# [Direction]
Reproduce word for word the lines of the items from the line holding "Could you say" through the last line of the items, inclusive.

# [Raw records]
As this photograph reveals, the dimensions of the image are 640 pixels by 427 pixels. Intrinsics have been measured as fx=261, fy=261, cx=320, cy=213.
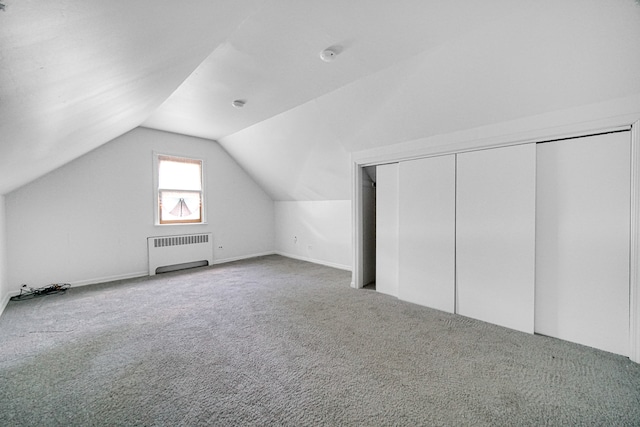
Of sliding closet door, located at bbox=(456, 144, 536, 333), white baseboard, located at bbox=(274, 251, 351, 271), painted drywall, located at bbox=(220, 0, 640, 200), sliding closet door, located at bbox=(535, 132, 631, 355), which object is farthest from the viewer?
white baseboard, located at bbox=(274, 251, 351, 271)

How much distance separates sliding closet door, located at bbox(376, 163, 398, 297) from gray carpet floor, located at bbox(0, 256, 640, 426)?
47 cm

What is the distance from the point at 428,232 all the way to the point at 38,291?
5148mm

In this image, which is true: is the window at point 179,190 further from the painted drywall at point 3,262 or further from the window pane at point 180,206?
the painted drywall at point 3,262

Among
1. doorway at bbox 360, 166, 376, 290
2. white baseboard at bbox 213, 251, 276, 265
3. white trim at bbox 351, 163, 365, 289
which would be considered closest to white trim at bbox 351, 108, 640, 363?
white trim at bbox 351, 163, 365, 289

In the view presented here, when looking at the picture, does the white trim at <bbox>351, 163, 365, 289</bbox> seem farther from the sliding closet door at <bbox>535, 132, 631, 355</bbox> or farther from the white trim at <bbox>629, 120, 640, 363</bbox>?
the white trim at <bbox>629, 120, 640, 363</bbox>

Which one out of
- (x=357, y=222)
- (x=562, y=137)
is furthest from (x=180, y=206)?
(x=562, y=137)

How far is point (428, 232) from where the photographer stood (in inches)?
120

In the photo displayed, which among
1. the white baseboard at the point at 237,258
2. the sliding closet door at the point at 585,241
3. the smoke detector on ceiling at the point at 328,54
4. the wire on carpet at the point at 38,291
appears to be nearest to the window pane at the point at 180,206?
the white baseboard at the point at 237,258

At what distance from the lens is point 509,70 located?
6.84ft

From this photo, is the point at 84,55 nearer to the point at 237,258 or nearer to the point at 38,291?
the point at 38,291

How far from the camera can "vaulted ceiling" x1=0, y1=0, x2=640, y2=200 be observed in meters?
0.96

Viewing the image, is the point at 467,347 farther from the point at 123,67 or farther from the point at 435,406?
the point at 123,67

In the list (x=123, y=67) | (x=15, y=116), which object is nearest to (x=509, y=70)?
(x=123, y=67)

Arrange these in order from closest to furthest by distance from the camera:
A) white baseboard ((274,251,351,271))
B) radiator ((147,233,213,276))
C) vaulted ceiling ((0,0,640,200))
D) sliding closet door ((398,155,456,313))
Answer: vaulted ceiling ((0,0,640,200)) < sliding closet door ((398,155,456,313)) < radiator ((147,233,213,276)) < white baseboard ((274,251,351,271))
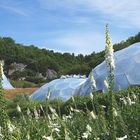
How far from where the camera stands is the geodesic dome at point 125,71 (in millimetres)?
24031

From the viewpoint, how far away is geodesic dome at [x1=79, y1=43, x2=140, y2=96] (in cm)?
2403

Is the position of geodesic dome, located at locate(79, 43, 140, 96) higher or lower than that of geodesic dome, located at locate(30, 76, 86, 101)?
higher

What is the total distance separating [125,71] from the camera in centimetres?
2500

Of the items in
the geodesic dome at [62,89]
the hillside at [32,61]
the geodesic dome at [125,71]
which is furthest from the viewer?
the hillside at [32,61]

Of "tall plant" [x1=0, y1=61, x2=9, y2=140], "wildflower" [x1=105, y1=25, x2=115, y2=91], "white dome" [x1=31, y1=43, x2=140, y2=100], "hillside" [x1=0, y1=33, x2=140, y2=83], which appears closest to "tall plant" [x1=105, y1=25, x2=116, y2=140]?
"wildflower" [x1=105, y1=25, x2=115, y2=91]

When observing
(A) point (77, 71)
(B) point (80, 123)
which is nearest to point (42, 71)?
(A) point (77, 71)

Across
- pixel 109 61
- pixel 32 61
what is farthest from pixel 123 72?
pixel 32 61

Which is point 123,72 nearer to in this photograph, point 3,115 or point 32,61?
point 3,115

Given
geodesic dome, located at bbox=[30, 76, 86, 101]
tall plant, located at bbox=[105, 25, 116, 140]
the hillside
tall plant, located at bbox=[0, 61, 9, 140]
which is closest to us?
tall plant, located at bbox=[105, 25, 116, 140]

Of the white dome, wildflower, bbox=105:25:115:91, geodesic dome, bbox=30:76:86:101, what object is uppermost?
wildflower, bbox=105:25:115:91

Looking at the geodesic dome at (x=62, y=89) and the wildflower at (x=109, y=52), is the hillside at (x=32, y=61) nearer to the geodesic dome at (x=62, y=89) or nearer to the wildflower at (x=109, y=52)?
the geodesic dome at (x=62, y=89)

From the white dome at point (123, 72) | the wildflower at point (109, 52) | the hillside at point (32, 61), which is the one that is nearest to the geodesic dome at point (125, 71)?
the white dome at point (123, 72)

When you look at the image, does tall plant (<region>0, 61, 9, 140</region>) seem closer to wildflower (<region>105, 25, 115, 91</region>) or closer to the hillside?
wildflower (<region>105, 25, 115, 91</region>)

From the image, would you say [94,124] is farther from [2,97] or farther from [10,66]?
[10,66]
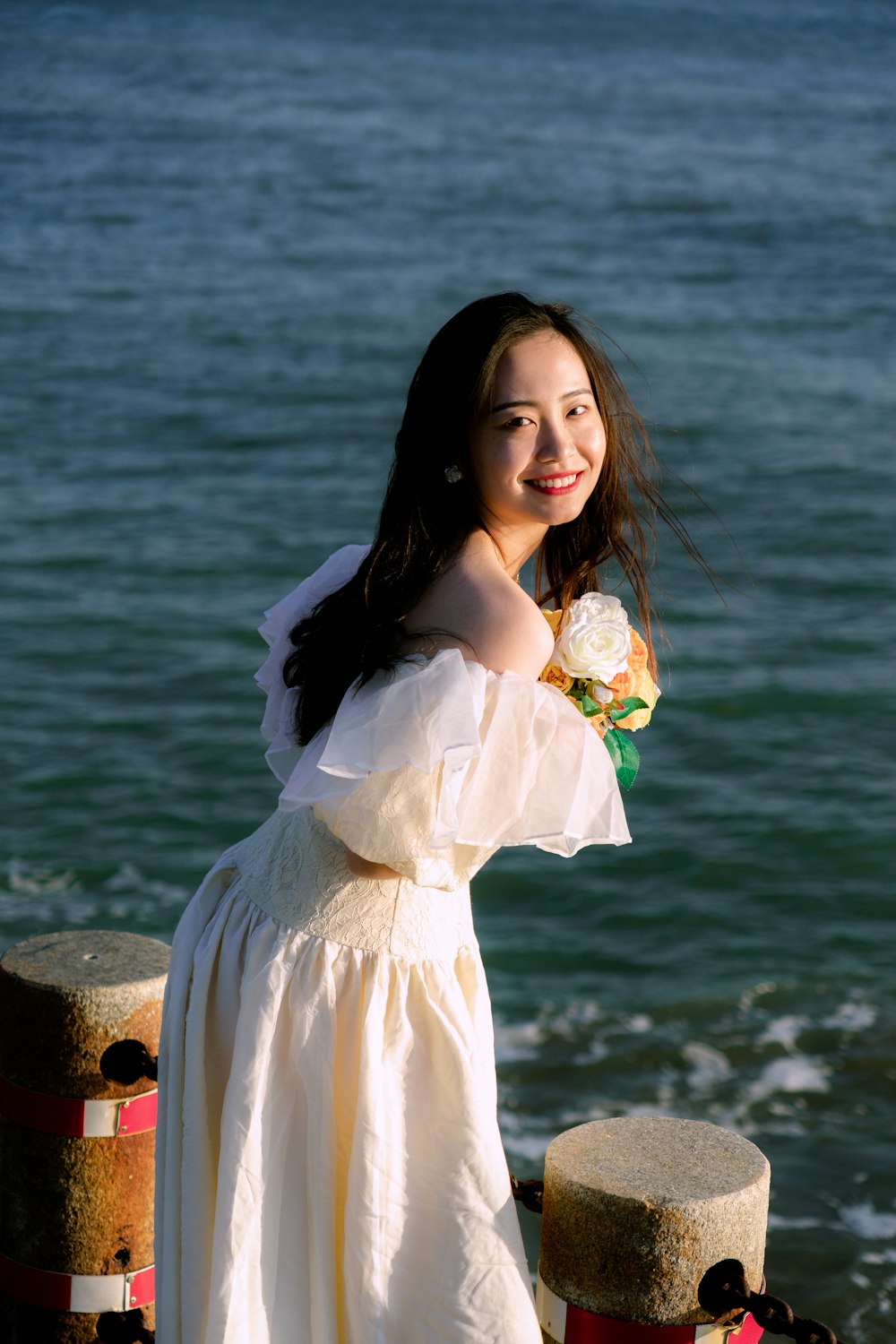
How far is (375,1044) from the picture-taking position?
2314mm

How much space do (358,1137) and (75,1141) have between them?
888 mm

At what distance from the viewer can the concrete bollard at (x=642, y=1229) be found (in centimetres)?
228

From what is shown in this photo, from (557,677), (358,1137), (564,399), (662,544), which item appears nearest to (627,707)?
(557,677)

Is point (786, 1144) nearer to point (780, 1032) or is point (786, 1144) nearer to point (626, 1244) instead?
point (780, 1032)

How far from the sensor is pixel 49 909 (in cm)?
711

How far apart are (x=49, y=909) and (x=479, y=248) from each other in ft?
45.8

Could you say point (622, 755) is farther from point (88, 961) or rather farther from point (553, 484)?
point (88, 961)

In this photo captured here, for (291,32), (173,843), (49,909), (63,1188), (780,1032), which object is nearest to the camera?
(63,1188)

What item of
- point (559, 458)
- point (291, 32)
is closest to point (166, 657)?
point (559, 458)

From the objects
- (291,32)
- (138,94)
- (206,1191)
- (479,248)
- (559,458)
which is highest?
(291,32)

# [The reply]
Could you say point (622, 755) is farther from point (88, 961) or rather farther from point (553, 484)?
point (88, 961)

In this photo captured here, for (291,32), (173,843), (49,909), (63,1188), (780,1032), which object is nearest to the camera?
(63,1188)

What item of
- point (559, 458)
- point (291, 32)
is closest to point (166, 657)?
point (559, 458)

From the objects
- (291,32)
- (138,94)
- (206,1191)
- (479,248)
- (559,458)
which is highest?
(291,32)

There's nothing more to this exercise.